Shi'ah Muslim theologians following the teachings of the Ahlul Bayt (a.s) reject both the dogma of absolute determinism as well as absolute free will. They believe in a matter in between. That means man has a free will in the matter of his actions although his free will is by divine decree. Because God is the ultimate and independent cause of all causes it is correct to relate all that exists to God (monotheism in acts). Similarly, because God has granted man free will in his actions, it is also correct to relate the actions of man to his own choice. For instance, God states in the Quran that He is Sustainer of all that is in the earth (11:6) and at the same time holds mankind responsible for the substance of his family (2:233). 

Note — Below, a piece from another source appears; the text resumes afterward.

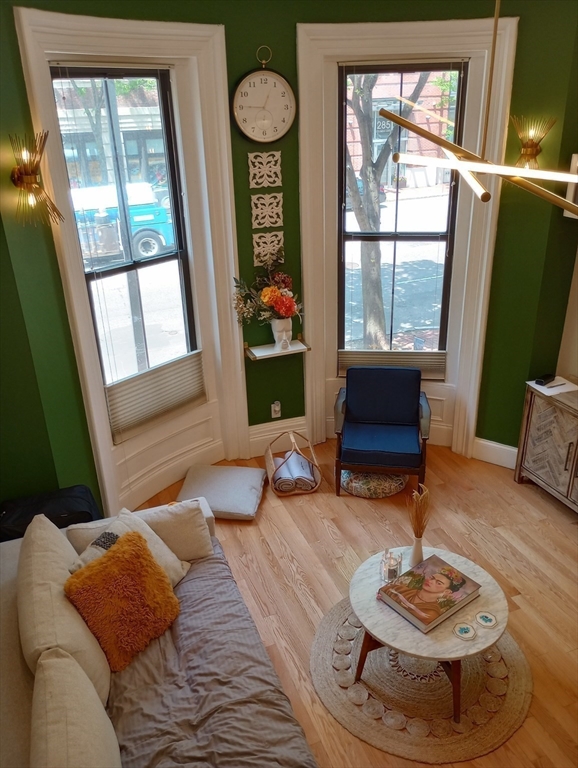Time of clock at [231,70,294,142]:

Imam Sadiq (a.s) said: "Whatever that you could blame mankind for it, is his action and whatever you could not blame him for it, is the act of God. God blames mankind for drinking alcohol, committing adultery etc. Thus, these are the acts of man. However, God does not blame man why he is sick, or his skin colour. Thus, these are the acts of God." [Beharul-Anwaar vol.5 p.58]

The Imam was also asked about the meaning of 'a matter in between'. His reply was: "The example of it is if you see a man committing a sin and you advise him to refrain from it, yet he does not pay any heed to your advice. Surely, just because he didn't listen to you it cannot be said that you forced him to sin." [Ibid, p.83]

This hints at the concept that God is aware of the choices we will make using our free will, with which He bestowed us. His knowledge of our choices does not force us to make those choices, nor does our exercise of free will change God's knowledge. 

Imam Hadi (a.s) quoting from Imam Sadiq (a.s) said: "People with regards to 'destiny' are of three categories: The first is the one who assumes that Allah has given full authority to him. This (person) has weakened God in His kingdom, thus, he has perished. The second is the who assumes that God has forced people to sin and then holds them responsible for things that they have no power over. This (person) is unfair to God in His judgment, thus he has perished. The third is the one who assumes God holds people responsible for what they do and does not hold them responsible for what they have no power over. Then when he does something good, he praises God and when he does something evil, he seeks God's forgiveness. This (person) is a wise Muslim."